_TRY IT_: Your answer must match the records word for word and contain no pictures.

_Collected data entries_:
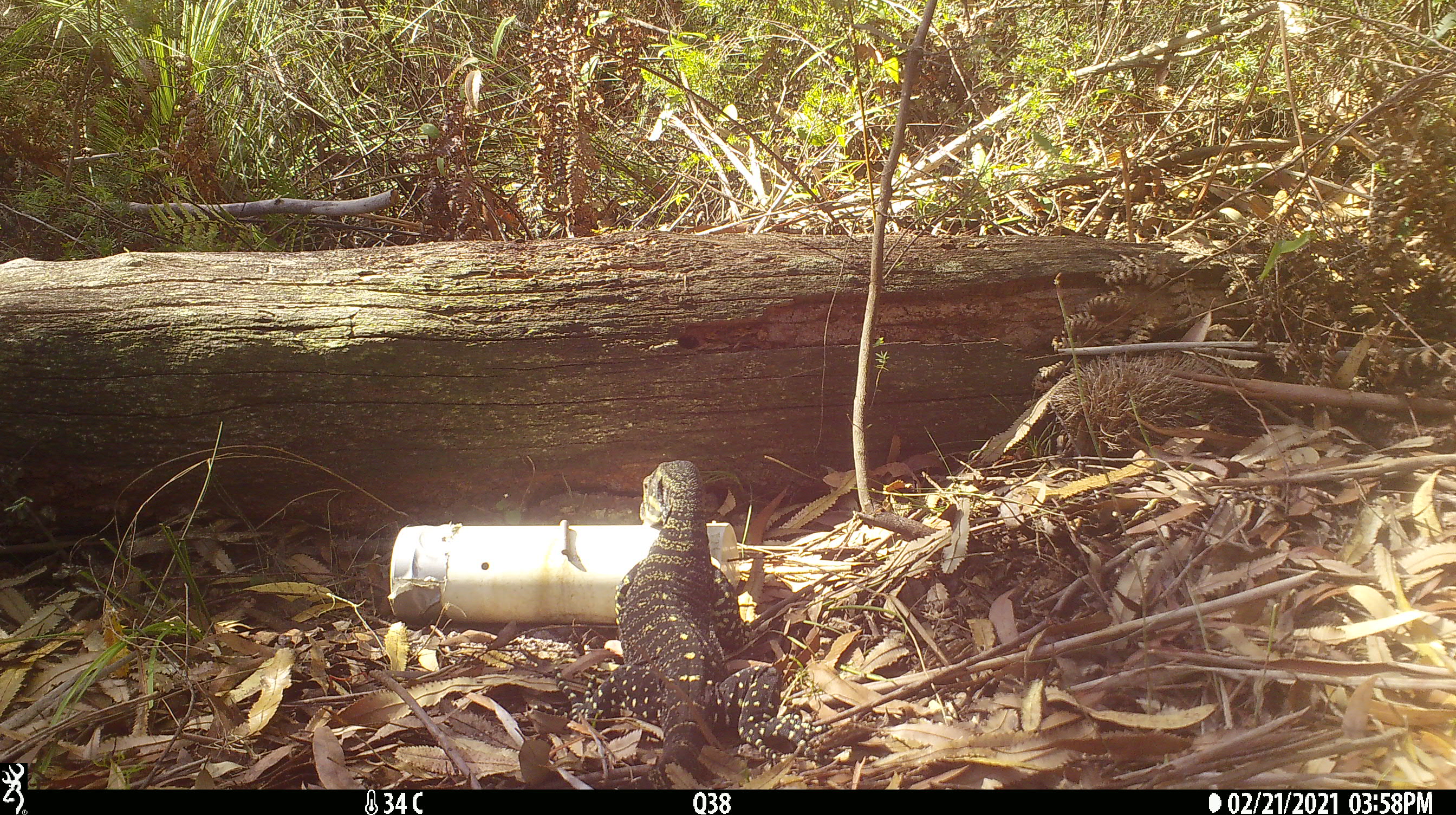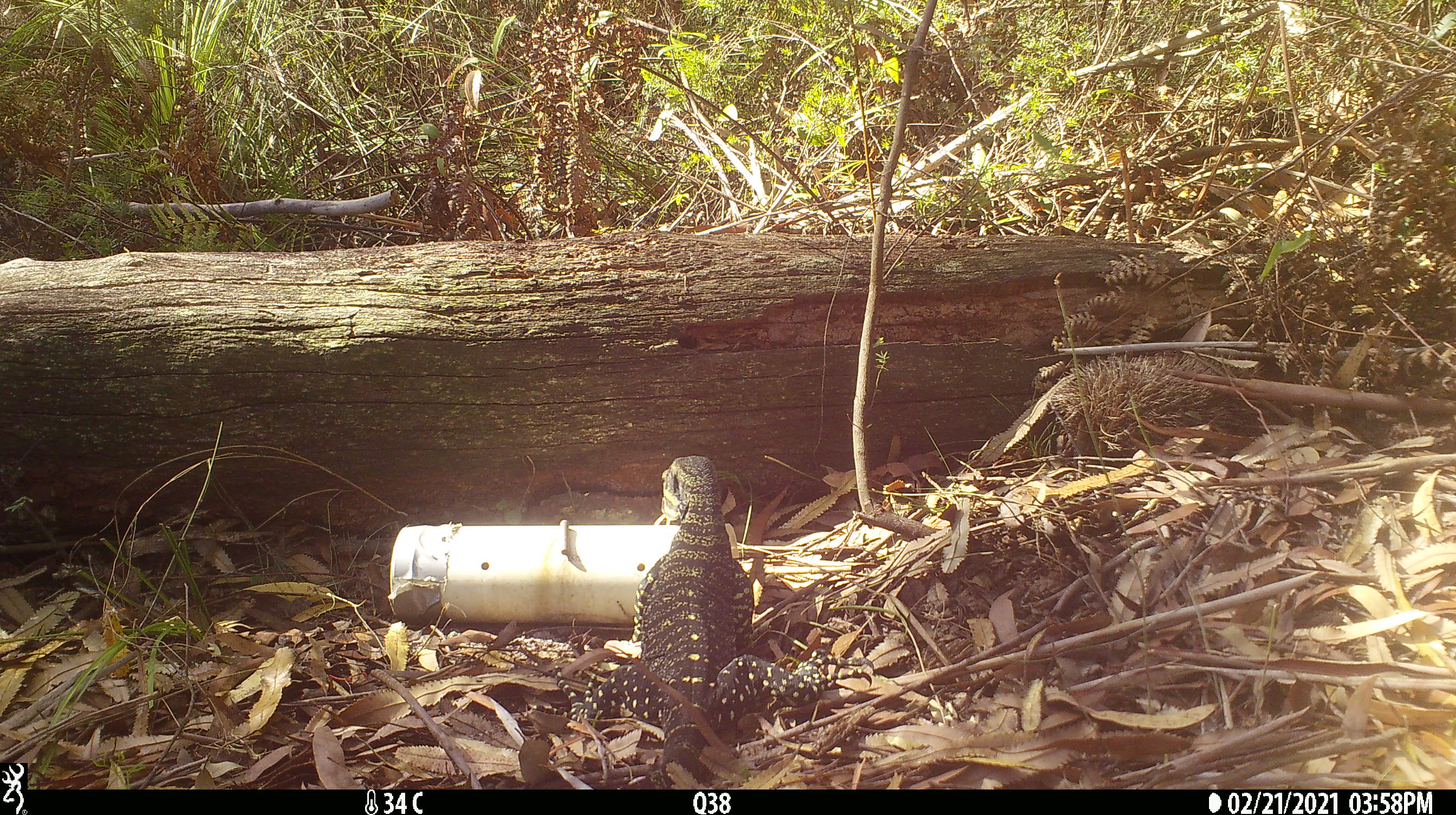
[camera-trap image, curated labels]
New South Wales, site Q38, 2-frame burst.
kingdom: Animalia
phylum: Chordata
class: Reptilia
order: Squamata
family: Varanidae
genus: Varanus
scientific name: Varanus varius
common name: lace monitor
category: goanna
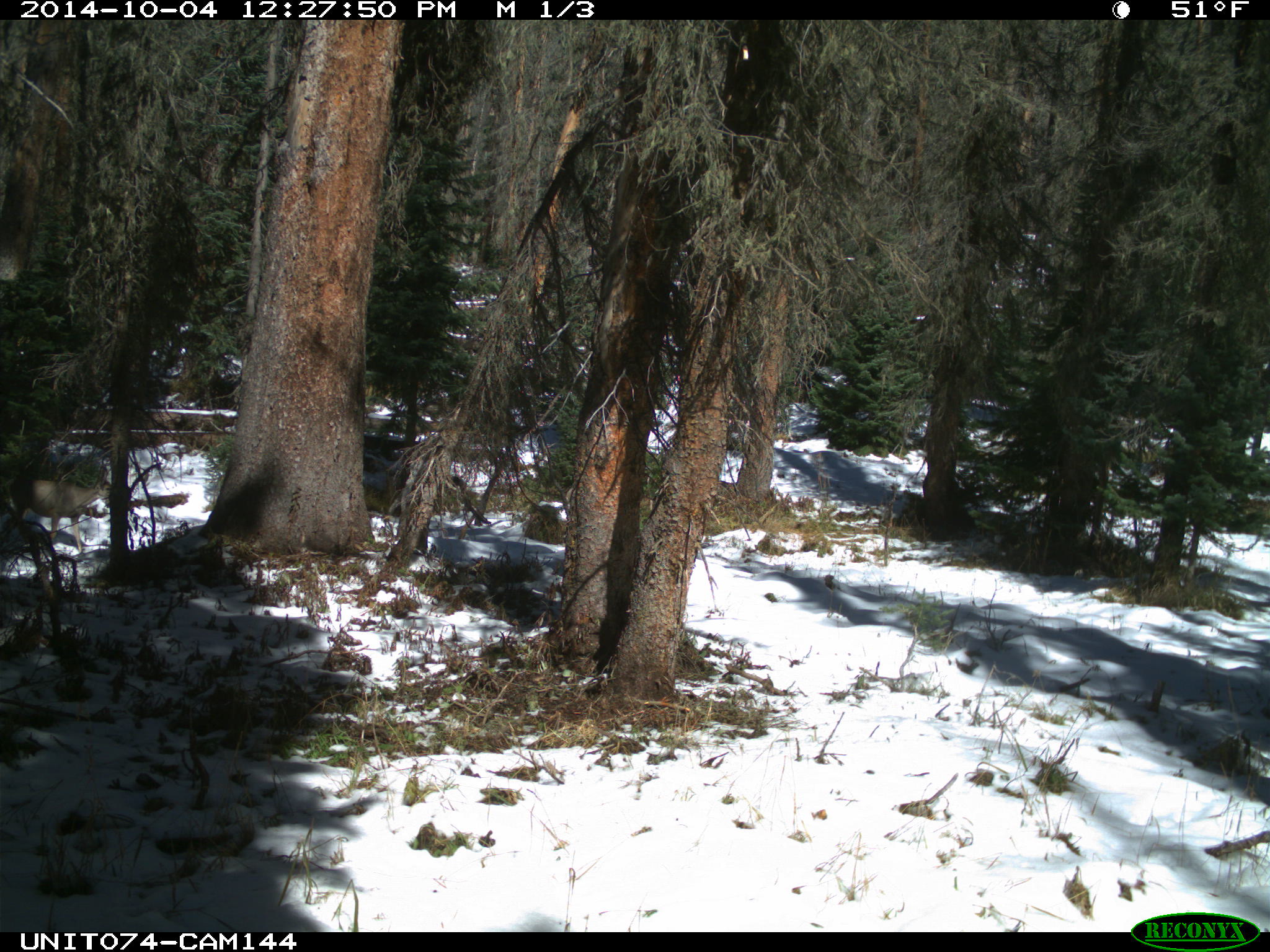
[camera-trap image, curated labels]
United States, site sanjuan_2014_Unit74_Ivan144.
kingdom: Animalia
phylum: Chordata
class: Mammalia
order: Artiodactyla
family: Cervidae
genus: Odocoileus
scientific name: Odocoileus hemionus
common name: mule deer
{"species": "Odocoileus hemionus (mule deer)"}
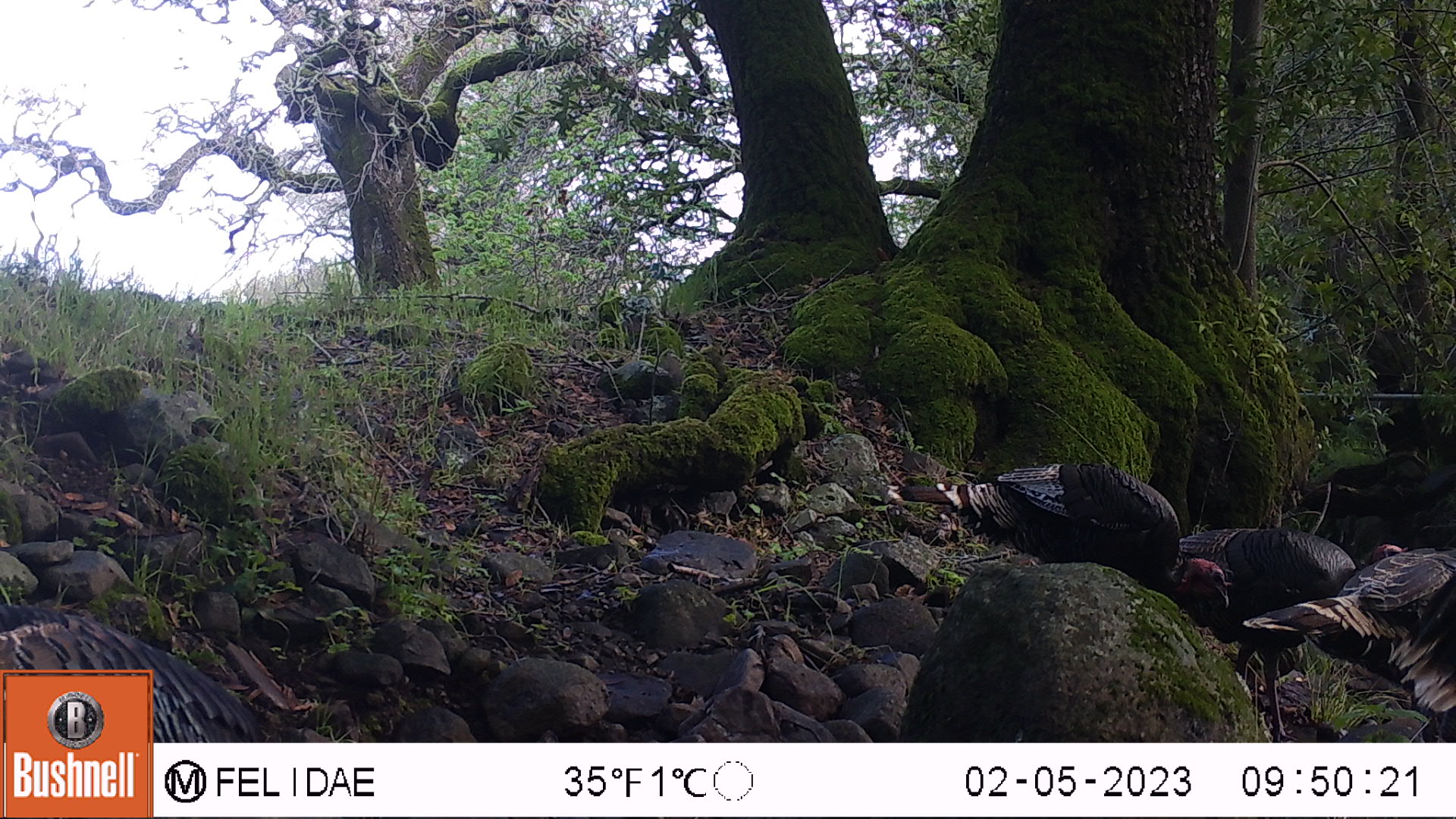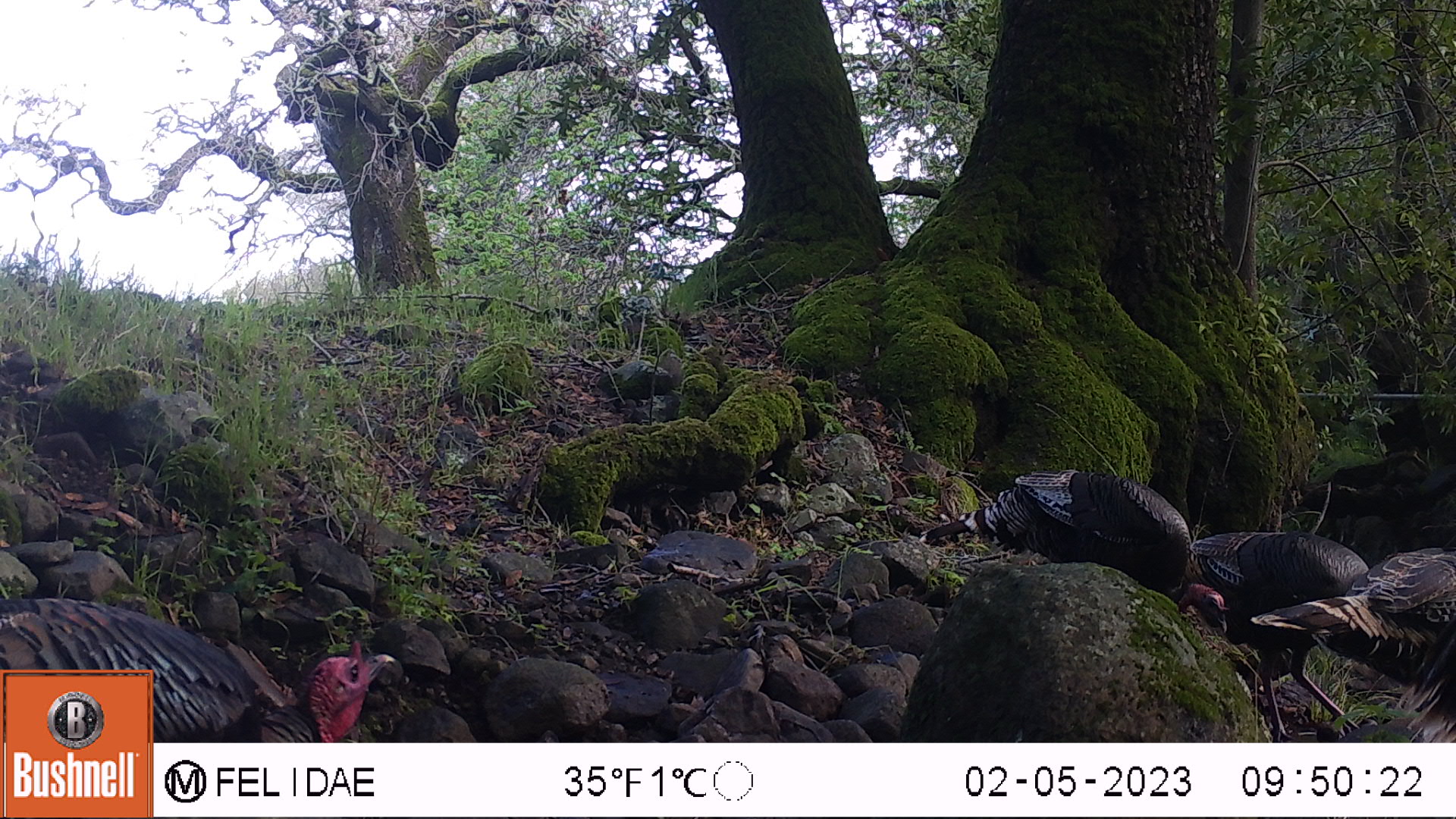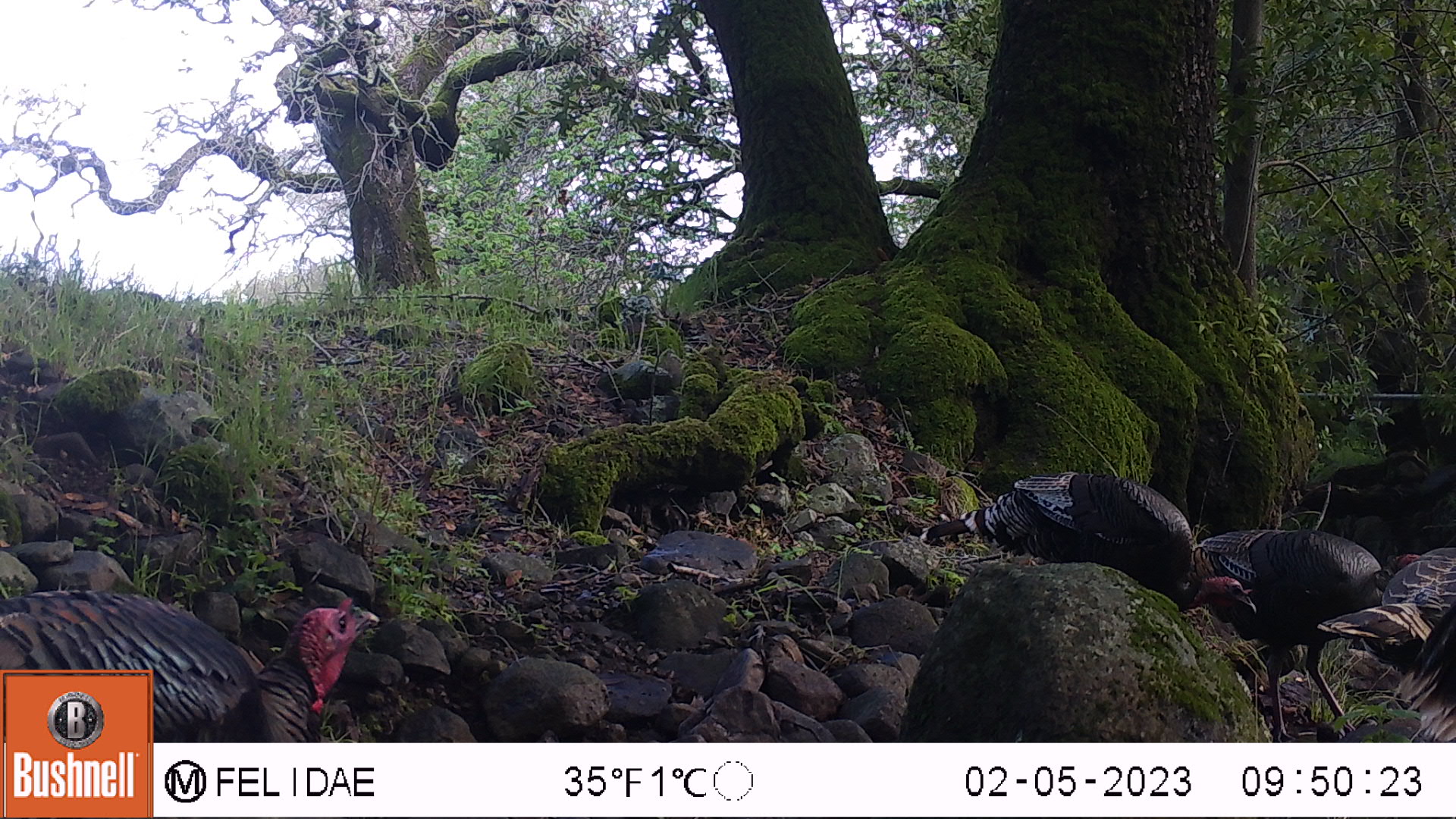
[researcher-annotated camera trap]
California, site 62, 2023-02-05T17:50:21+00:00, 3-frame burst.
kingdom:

_WRITTEN ANSWER_:
[camera-trap image, curated labels]
New South Wales, site Q38, 2-frame burst.
kingdom: Animalia
phylum: Chordata
class: Reptilia
order: Squamata
family: Varanidae
genus: Varanus
scientific name: Varanus varius
common name: lace monitor
category: goanna
[camera-trap image, curated labels]
United States, site sanjuan_2014_Unit74_Ivan144.
kingdom: Animalia
phylum: Chordata
class: Mammalia
order: Artiodactyla
family: Cervidae
genus: Odocoileus
scientific name: Odocoileus hemionus
common name: mule deer
{"species": "Odocoileus hemionus (mule deer)"}
[researcher-annotated camera trap]
California, site 62, 2023-02-05T17:50:21+00:00, 3-frame burst.
kingdom:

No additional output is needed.